5 Kelebihan Toyota Alphard 2012
-
Gengsi dan Status Sosial yang Tak Lekang Waktu
Walaupun usia mobil sudah lebih dari satu dekade, Alphard tetap mempertahankan citranya sebagai kendaraan mewah. Logo dan desainnya memberikan impresi bergengsi sehingga pengendaranya terlihat lebih mapan di mata orang sekitar. -
Kenyamanan Level ‘First Class’
Kabin Alphard 2012 sangat luas lengkap dengan suspensi yang empuk dan terasa seperti melayang di atas jalan. Fitur captain seat dengan sandaran kaki menambah kenyamanan optimal bagi penumpang, sehingga cocok untuk perjalanan jarak jauh bersama keluarga. -
Fitur Mewah yang Masih Relevan
Alphard 2012 sudah dibekali teknologi premium seperti pintu geser elektrik, sunroof atau moonroof, AC digital tri-zone, dan audio premium. Fitur-fitur tersebut meskipun terbilang klasik, tetap mampu memberikan kepraktisan dan kemewahan yang terasa menyenangkan hingga sekarang. -
Mesin Bandel dan Bertenaga
Mobil ini ditawarkan dengan pilihan mesin 2.4L (2AZ-FE) dan mesin V6 3.0L (1MZ-FE) atau 3.5L (2GR-FE). Mesin-mesin ini dikenal memiliki daya tahan tinggi selama perawatan rutin dijalankan dengan baik. Tenaga yang dihasilkan cukup untuk membawa bodi besar Alphard tanpa kesulitan. - Fitur Keamanan yang Lengkap untuk Zamannya
Toyota membekali Alphard 2012 dengan fitur keselamatan seperti airbag, ABS, EBD, BA, Vehicle Stability Control (VSC), dan Traction Control. Paket ini sudah cukup memadai untuk melindungi penumpang di mobil mewah kelas ini.

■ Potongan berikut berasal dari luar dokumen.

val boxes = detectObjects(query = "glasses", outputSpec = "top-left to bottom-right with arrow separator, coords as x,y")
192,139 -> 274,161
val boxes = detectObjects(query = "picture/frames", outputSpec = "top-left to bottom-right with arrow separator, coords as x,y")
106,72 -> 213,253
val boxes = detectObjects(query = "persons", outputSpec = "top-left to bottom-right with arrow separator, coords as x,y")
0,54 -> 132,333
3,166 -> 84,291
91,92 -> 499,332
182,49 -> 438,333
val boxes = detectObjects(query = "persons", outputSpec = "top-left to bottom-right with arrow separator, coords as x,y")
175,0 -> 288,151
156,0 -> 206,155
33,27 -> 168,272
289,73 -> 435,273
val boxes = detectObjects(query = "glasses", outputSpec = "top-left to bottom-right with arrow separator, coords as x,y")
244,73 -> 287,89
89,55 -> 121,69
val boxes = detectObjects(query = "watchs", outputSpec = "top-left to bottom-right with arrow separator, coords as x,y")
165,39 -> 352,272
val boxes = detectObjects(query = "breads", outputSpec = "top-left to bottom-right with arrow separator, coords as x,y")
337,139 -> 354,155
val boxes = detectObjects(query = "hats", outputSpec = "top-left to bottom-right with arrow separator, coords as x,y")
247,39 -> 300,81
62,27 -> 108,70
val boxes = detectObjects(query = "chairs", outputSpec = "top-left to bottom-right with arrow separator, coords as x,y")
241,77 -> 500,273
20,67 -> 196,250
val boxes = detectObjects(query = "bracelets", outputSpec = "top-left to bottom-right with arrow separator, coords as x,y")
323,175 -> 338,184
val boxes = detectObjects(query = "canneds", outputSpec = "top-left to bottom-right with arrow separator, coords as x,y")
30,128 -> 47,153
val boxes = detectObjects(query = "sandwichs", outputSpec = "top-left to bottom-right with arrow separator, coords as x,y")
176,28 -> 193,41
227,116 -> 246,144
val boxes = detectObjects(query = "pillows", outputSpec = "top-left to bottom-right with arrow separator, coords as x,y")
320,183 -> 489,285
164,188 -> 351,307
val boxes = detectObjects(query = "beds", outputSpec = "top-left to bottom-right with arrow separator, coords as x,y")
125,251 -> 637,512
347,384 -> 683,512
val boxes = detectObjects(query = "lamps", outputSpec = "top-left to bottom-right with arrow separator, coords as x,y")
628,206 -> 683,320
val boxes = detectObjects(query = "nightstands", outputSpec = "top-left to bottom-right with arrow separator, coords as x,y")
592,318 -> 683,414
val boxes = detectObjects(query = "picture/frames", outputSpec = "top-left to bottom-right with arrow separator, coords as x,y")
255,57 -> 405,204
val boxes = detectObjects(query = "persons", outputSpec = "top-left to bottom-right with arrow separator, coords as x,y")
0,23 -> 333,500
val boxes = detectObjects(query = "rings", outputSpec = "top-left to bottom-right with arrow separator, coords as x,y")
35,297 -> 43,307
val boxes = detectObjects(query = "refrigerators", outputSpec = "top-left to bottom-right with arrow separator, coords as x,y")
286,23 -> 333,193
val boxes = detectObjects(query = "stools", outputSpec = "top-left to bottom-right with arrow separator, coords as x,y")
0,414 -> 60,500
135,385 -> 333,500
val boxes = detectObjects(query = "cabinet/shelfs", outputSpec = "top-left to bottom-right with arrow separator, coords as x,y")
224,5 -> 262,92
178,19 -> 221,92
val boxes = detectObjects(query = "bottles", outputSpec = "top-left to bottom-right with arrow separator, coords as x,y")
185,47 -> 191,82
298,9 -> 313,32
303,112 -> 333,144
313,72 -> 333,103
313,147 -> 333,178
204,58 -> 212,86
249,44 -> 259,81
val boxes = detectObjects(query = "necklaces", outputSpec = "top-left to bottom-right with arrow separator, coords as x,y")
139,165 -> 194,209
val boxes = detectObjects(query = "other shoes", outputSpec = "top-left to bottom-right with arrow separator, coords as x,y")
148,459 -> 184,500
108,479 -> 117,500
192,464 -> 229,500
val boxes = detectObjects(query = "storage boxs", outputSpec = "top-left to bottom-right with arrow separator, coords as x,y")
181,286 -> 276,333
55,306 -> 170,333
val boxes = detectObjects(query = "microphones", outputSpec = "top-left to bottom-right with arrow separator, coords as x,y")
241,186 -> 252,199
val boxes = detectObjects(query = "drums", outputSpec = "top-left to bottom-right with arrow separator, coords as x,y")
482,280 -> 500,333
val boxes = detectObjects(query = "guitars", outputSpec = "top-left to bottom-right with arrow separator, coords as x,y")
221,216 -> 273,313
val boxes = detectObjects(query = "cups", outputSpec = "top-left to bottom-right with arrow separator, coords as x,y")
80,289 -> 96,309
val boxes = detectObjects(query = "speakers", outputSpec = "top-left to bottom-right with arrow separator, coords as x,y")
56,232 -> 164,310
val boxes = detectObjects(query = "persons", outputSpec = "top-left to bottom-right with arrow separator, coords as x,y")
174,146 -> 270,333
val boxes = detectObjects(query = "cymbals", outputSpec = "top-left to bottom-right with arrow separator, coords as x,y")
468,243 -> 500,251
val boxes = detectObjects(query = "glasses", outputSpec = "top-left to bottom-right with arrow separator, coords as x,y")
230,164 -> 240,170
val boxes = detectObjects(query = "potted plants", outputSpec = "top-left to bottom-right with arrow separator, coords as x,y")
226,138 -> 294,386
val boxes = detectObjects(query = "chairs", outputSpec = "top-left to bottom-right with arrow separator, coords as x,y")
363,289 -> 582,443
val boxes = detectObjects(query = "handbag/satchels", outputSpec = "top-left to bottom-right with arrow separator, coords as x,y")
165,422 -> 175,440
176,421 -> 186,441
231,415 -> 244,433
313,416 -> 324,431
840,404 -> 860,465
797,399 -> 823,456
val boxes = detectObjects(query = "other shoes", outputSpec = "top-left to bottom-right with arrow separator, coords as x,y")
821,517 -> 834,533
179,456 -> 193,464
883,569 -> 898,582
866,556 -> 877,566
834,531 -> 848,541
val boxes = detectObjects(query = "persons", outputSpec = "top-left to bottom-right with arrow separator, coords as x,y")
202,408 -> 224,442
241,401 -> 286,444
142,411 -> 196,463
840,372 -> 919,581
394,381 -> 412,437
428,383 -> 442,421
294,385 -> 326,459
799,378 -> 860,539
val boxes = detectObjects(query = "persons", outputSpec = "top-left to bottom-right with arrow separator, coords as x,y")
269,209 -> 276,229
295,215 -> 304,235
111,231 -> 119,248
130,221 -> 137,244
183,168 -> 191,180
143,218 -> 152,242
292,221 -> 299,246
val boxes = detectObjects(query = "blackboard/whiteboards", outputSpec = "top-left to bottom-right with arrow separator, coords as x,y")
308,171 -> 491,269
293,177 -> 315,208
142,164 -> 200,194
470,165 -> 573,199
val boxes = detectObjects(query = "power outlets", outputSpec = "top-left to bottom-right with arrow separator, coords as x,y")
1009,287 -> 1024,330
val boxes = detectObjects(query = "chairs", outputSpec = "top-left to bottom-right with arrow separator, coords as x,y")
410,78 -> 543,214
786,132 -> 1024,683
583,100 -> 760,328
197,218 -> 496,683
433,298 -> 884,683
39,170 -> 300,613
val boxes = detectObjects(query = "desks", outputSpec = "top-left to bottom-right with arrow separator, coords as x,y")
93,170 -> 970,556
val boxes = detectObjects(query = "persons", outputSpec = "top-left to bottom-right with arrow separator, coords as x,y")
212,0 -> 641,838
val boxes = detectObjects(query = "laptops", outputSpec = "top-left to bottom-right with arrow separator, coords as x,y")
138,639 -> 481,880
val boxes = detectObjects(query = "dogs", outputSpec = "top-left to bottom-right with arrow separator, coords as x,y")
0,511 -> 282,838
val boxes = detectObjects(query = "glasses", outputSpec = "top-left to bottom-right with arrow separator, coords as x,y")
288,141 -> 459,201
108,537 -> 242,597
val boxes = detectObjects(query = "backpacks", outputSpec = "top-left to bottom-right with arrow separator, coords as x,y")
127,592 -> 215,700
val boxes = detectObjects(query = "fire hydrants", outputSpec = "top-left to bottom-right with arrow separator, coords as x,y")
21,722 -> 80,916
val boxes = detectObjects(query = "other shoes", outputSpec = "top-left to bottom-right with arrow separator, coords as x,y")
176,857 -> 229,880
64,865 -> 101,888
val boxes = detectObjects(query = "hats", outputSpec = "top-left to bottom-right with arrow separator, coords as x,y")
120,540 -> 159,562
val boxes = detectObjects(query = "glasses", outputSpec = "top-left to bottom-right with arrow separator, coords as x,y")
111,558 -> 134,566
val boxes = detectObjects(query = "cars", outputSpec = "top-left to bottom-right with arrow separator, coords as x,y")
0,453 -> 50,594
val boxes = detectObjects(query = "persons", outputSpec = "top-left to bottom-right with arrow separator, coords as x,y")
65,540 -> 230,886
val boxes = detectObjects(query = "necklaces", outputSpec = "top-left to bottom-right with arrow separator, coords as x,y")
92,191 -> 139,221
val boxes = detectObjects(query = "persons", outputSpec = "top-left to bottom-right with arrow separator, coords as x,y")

4 Kekurangan Toyota Alphard 2012
-
Potensi Perbaikan Akibat Usia Komponen
Usianya yang sudah lebih dari 10 tahun membawa risiko komponen cepat aus, khususnya di kaki-kaki yang menanggung bobot berat mobil. Suspensi seperti shock absorber, link stabilizer, dan bushing sering butuh penggantian dengan biaya yang cukup mahal. Motor pintu geser elektrik juga rawan rusak dan perbaikannya bisa mencapai jutaan rupiah. Selain itu, masalah pada rack steer sering muncul seperti suara aneh saat berbelok. Transmisi otomatis juga perlu dicek agar tetap responsif, karena perbaikannya termasuk mahal. -
Konsumsi Bahan Bakar yang ‘Haus’
Alphard 2012 yang menggunakan mesin besar cenderung boros bahan bakar. Dalam kota, konsumsi bahan bakar umumnya hanya sekitar 1:6 sampai 1:8 km per liter. Jalur luar kota bisa sedikit lebih efisien, namun konsumsi bahan bakar masih harus diperhitungkan sebagai biaya operasional. -
Pajak Tahunan yang Relatif Tinggi
Kendati harga mobil sudah turun drastis dibanding harga barunya yang mencapai Rp 655 juta hingga Rp 1 miliar, pajak kendaraan bermotor (PKB) Alphard 2012 masih cukup tinggi. Besaran pajak umumnya berkisar antara Rp 4 juta sampai Rp 7 juta per tahun, tergantung tipe dan tahun pembuatan. - Ketersediaan dan Harga Suku Cadang yang Mahal
Suku cadang Alphard memiliki tingkat kesulitan tertentu dalam pencarian terutama komponen bodi dan interior yang memang khusus untuk kendaraan CBU (Completely Built Up). Beberapa suku cadang bisa dipertukarkan dengan model lain seperti Toyota Camry, namun ada pula yang harus didapatkan dengan harga lebih mahal.
Secara umum, Toyota Alphard 2012 menjadi opsi menarik bagi mereka yang menginginkan mobil bekas dengan aura elegan dan kenyamanan prima. Dengan harga sekitar Rp 200 jutaan, pembeli dapat merasakan kemewahan mobil premium meskipun harus siap mengelola potensi biaya perawatan dan bahan bakar yang tidak sedikit. Memperhatikan kondisi dan melakukan inspeksi menyeluruh sebelum transaksi menjadi langkah penting untuk memperoleh Alphard 2012 yang masih layak pakai dan memberikan nilai maksimal dalam penggunaannya.